# start of SOURCE PASSAGE

Even a cursory look at SPLC's history sheds considerable light on the spirit of totalitarian intolerance that has animated the organization since its inception in 1971. Its principal founder was the attorney Morris Dees, a hardcore leftist who has long viewed the United States as an irredeemably racist nation. SPLC's first president, meanwhile, was the late civil-rights activist Julian Bond — a man who was “enchanted by the revolution” of the monstrous Fidel Castro, and who once smeared black conservatives as “black hustlers and hucksters ... [who], like ventriloquists’ dummies, speak in their puppet master’s voice.”
Inflating the Numbers on “Hate”
SPLC defines “hate groups” as those that “have beliefs or practices that attack or malign an entire class of people, typically for their immutable characteristics” — i.e., nationality, ethnicity, race, physical appearance, or sexual orientation. At this time, SPLC identifies 954 active “hate groups” in the United States.
The manner in which SPLC counts these offenders has evolved considerably over the years. In 1997, for instance, the Center's hate-group tally received a substantial boost from a newly instituted procedure which conveyed the impression that “hate” in America was rising at an unprecedented rate. That year, SPLC's “Intelligence Project” began counting all known chapters or branches of “hate” organizations as separate entities, whereas it had previously tallied them collectively as a single entity. Thus, in 1998 the Council of Conservative Citizens (and its 33 chapters) accounted for more than half of the SPLC hate-group list’s growth over the previous year. Similarly, in 2000, more than 60% of the alleged increase in the nationwide hate-group tally was due to the first-time inclusion of the League of the South and each of its 90-plus chapters. By 2009, just 4 autonomous organizations and their many branches accounted for fully 229 separate “hate groups” — approximately one-fourth of all the entries in SPLC’s catalog.
JoAnn Wypijewski, who writes for the far-left Nation magazine, once observed: “No one has been more assiduous in inflating the profile of [hate] groups than [SPLC's] millionaire huckster, Morris Dees,” who “would have his donors believe” that cadres of “militia nuts” are “lurking around every corner.”

# end of SOURCE PASSAGE
# start of GIVEN DATA

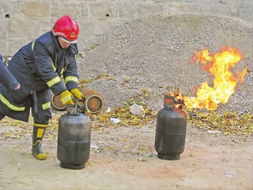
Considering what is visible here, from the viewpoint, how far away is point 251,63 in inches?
481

# end of GIVEN DATA

THE TASK » Pick up the passage about the SPLC and its hate-group counts right after its last sentence. The data that comes after this passage has no connection to it.

RESPONSE »
In a similar vein, the late left-wing journalist Alexander Cockburn wrote in 2007: “I’ve long regarded Morris Dees and his Southern Poverty Law Center as collectively one of the greatest frauds in American life.” In 2009 Cockburn called Dees the “arch-salesman of hate-mongering,” a man who profited by “selling the notion there’s a right resurgence out there in the hinterland with massed legions of haters, ready to march down Main Street draped in Klan robes, a copy of Mein Kampf tucked under one arm and a Bible under the other.” “Ever since 1971,” added Cockburn, “U.S. Postal Service mailbags have bulged with [Dees's] fundraising letters, scaring dollars out of the pockets of trembling liberals aghast at his lurid depictions of hate-sodden America.”
To foment such fear, SPLC has shown itself to be quite capable of promoting a host of egregious falsehoods. For example, in the mid-1990s — by which time most Americans understood that the Ku Klux Klan had degenerated into a virtual non-entity with no public support beyond that of a relative handful of pathetic miscreants — SPLC warned of an imminent, rising white menace. To fulfill that prophecy, the Center helped lead an elaborate and highly publicized campaign denouncing an alleged epidemic of racially motivated arsons that had been targeting black churches across the South. When it was eventually learned that the entire “crisis” had in fact been concocted out of whole cloth, SPLC never stopped pressing its “White Racist America” narrative. As former SPLC lawyer Gloria Browne once explained, SPLC's programs are calculated to cash in on “black pain and white guilt.”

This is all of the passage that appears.